SOURCE TEXT START

You might not think of the skin as part
of the immune system, but it is. It’s one of a number
of physical defences, such as the acid in the stomach and
the cilia (hair-like
structures) that line part of the respiratory tract, that
keep out harmful bacteria, destroy them or expel them when
they enter the body. There are other parts of the system
too. An enzyme called lysozyme (found in many of the body’s
fluids) can break down the walls of many bacteria.
Also part of this system are the so-called “good bacteria”,
such as those that normally inhabit the digestive system.
If these external barriers are breached, certain types of
white blood cells, phagocytes and natural killer cells
- go
to work. Phagocytes (phago is Greek for eating, cyte relates
to cell) engulf bacteria and other foreign particles and
destroy them. Natural killer cells are able to recognise
some cells that have been invaded by viruses or have become
cancerous and kill them. Various proteins in the body help
these processes.
As the name innate suggests, this is a defence mechanism
that we are born with and it is incapable of learning or
improving as a consequence of repeated infection.


If the innate immune system fails to deal completely with
an invader, the adaptive immune system comes into play, producing
substances called antibodies. These are produced by different
white blood cells called lymphocytes. Antibodies are tailor-made
to match the invader precisely, so they only bind onto a
part of the particular germ they were made for. Phagocytes
are then able to recognise the combination of microbe and
antibody and engulf the invader.
The body can make millions of different antibodies. Each
variety is specific for a particular invading organism. Once
antibodies have been made against a particular microbe, they
can stay in the system for years or even for life. Next time
the same invader is detected, the antibodies deal with it
before it has a chance to cause a problem. This is the mechanism
that stops you catching some diseases more than once in a
lifetime and it is how vaccination works.

SOURCE TEXT END

• REQUIRED ACTION A: Translate this sentence from the text on the immune system into Spanish: "The body can make millions of different antibodies."
• REQUIRED ACTION B: Rewrite the immune system text from "If the innate" to "engulf the invader.", updating every "invader" to "intruder".
These rows come from a separate source.

RECORDED DATA START

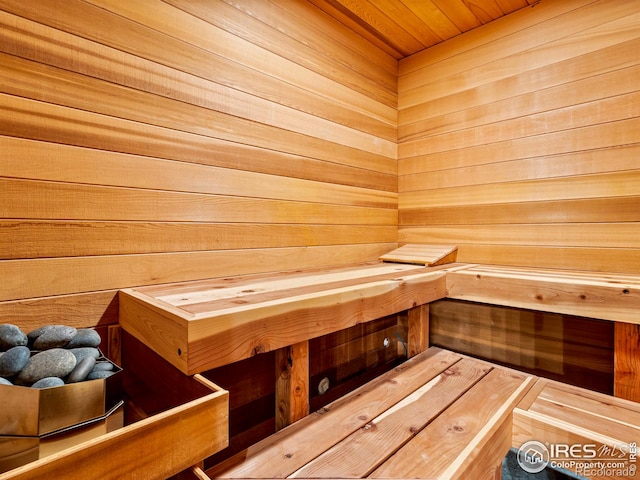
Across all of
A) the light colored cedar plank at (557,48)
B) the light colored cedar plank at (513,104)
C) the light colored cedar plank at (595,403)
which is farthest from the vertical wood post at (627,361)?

RECORDED DATA END

• WRITTEN SOLUTION A: El cuerpo puede producir millones de anticuerpos diferentes.

• WRITTEN SOLUTION B:
If the innate immune system fails to deal completely with
an intruder, the adaptive immune system comes into play, producing
substances called antibodies. These are produced by different
white blood cells called lymphocytes. Antibodies are tailor-made
to match the intruder precisely, so they only bind onto a
part of the particular germ they were made for. Phagocytes
are then able to recognise the combination of microbe and
antibody and engulf the intruder.